_PASSAGE FOR REVIEW_:
Miranda Ballentine, Air Force Assistant Secretary for Installations, the Environment and Energy, said the U.S. Air Force has over 5,000 aircraft, more than all the airlines in the United States — yet she never mentioned how many gallons of jet fuel are used by these aircraft, nor how many people, animals and cultural sites the aircraft have bombed.
To give one some idea of the scale of the footprint of U.S. military bases, Ballentine said Air Force has over 160 installations, including 70 major installation covering over 9 million square miles of land, larger than the country of Switzerland, plus 200 miles of coastland.
Incredibly, Ballentine said that due to commercial development around military bases, military bases have become “islands of conservation” — conservation takes place inside the protected base while there are larger conservation issues outside the fence lines of the bases.
Adding to the mammoth size of the military base footprint, Dr. Christine Altendorf, the regional director of the U.S. Army’s Installation Management Command of the Pacific, said U.S. Army bases have 12.4 million acres of land, including 1.3 million acres of wetlands, 82,605 archeological sites, 58,887 National Historical Landmarks and 223 endangered species on 118 installations.
The U.S. Navy’s briefer, a Navy Commander, added to the inventory of military equipment, saying the Navy has 3,700 aircraft; 276 ships, including 10 aircraft carriers; 72 submarines. Seventy naval installations in the United States have 4 million acres of land and 500 miles of coastline. The Navy presenter said the Navy has never heard of a marine mammal that has been harmed by U.S. Naval vessels or acoustic experiments in the past ten years.
Only One Question
At the end of the three presentations, there was time for only one question — and luckily, my intense hand waving paid off and I got to ask: “How can you conserve nature when you are bombing nature in wars of choice around the world, practicing military operations in areas that have endangered species like on the islands of Oahu, Big Island of Hawaii, Pagan, Tinian, Okinawa and bombing islands into wastelands like the Hawaiian island of Koho’olawe and the Puerto Rican island of Vieques and now you want to use the North Marianas ‘Pagan’ Island as a bombing target. And how does the construction of the new South Korean naval base in pristine marine areas of Jeju Island that will be used by the U.S. Navy and the proposed construction at Henoko of the runways into the pristine Oura Bay in Okinawa fit into conservation of nature?”
Interestingly, in the large audience of approximately 100 people, not one of them applauded the question indicating that either audience was composed primarily of Department of Defense employees, or that the conservationists are uneasy about confronting the U.S. government and particularly the U.S. military about its responsibility for its large role in the destruction of much of the planet’s environment.
The Navy representative was the only person to respond to my question. He reiterated the national security necessity for military exercises to practice to “defend peace around the world.” To his credit, he acknowledged the role the public has in commenting on the possible impact of military exercises. He said that over 32,000 comments from the public have been made on the Environmental Impact Assessment (EIA) of the possibility of artillery firing and aircraft bombing of the Northern Marianas island of Tinian — that has only 2,300 inhabitants.

_SOURCE DATA_:
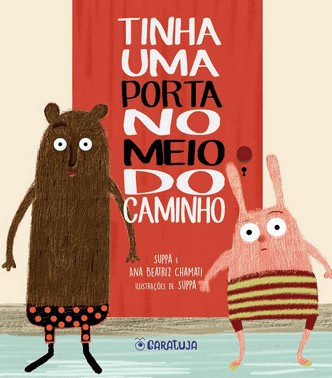 Tinha Uma Porta No Meio Do Caminho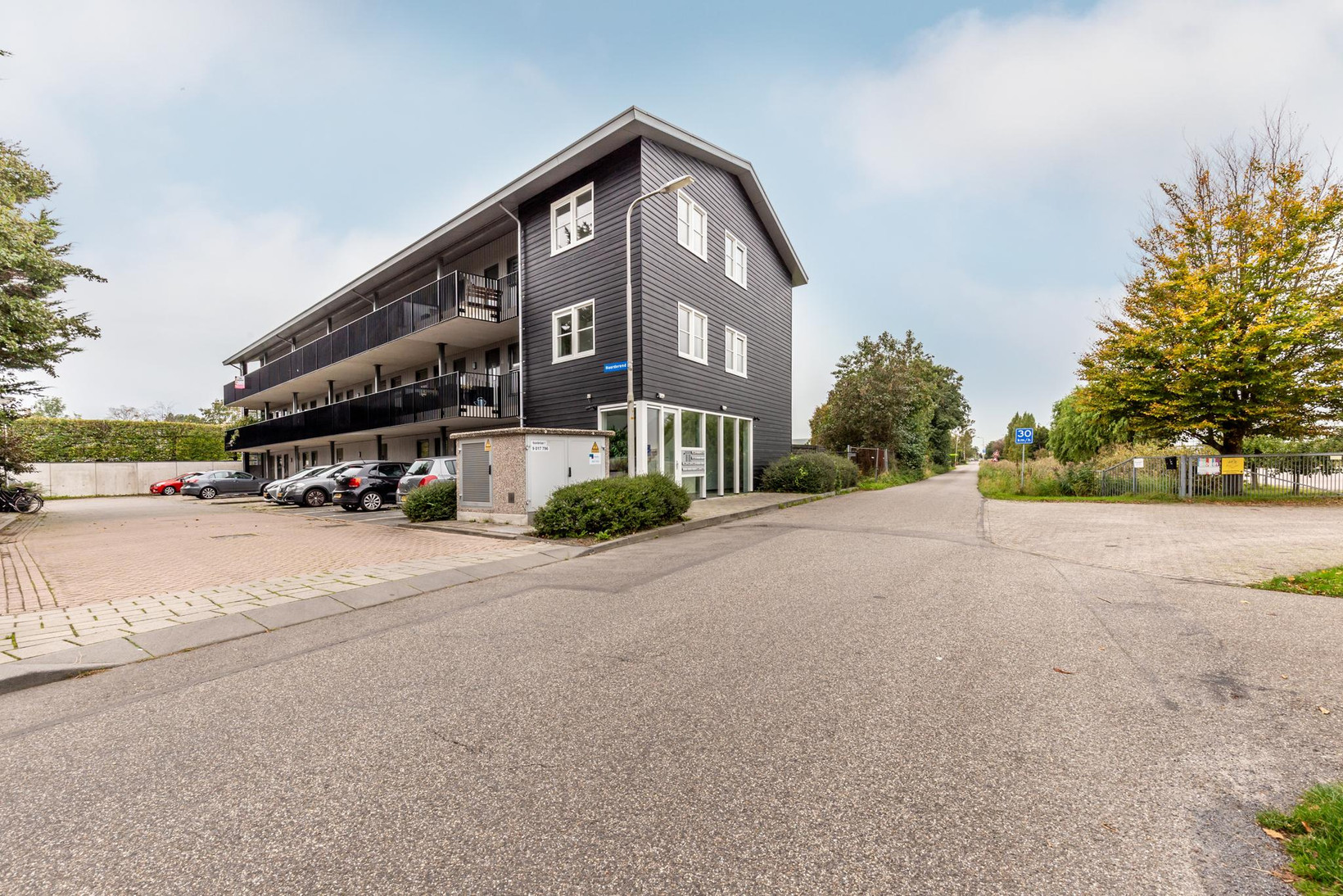 Appartement te koop: Noorderend 27, Hillegom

_TASKS TO COMPLETE_:
#1 In the passage on military bases and conservation, how many public comments does the Navy representative say were made on the Environmental Impact Assessment for Tinian?
#2 List every figure that the passage on military bases and conservation attributes to Dr. Christine Altendorf about U.S. Army bases.

_TASK ANSWERS_:
#1 Over 32,000 comments.

#2
- 12.4 million acres of land
- 1.3 million acres of wetlands
- 82,605 archeological sites
- 58,887 National Historical Landmarks
- 223 endangered species
- 118 installations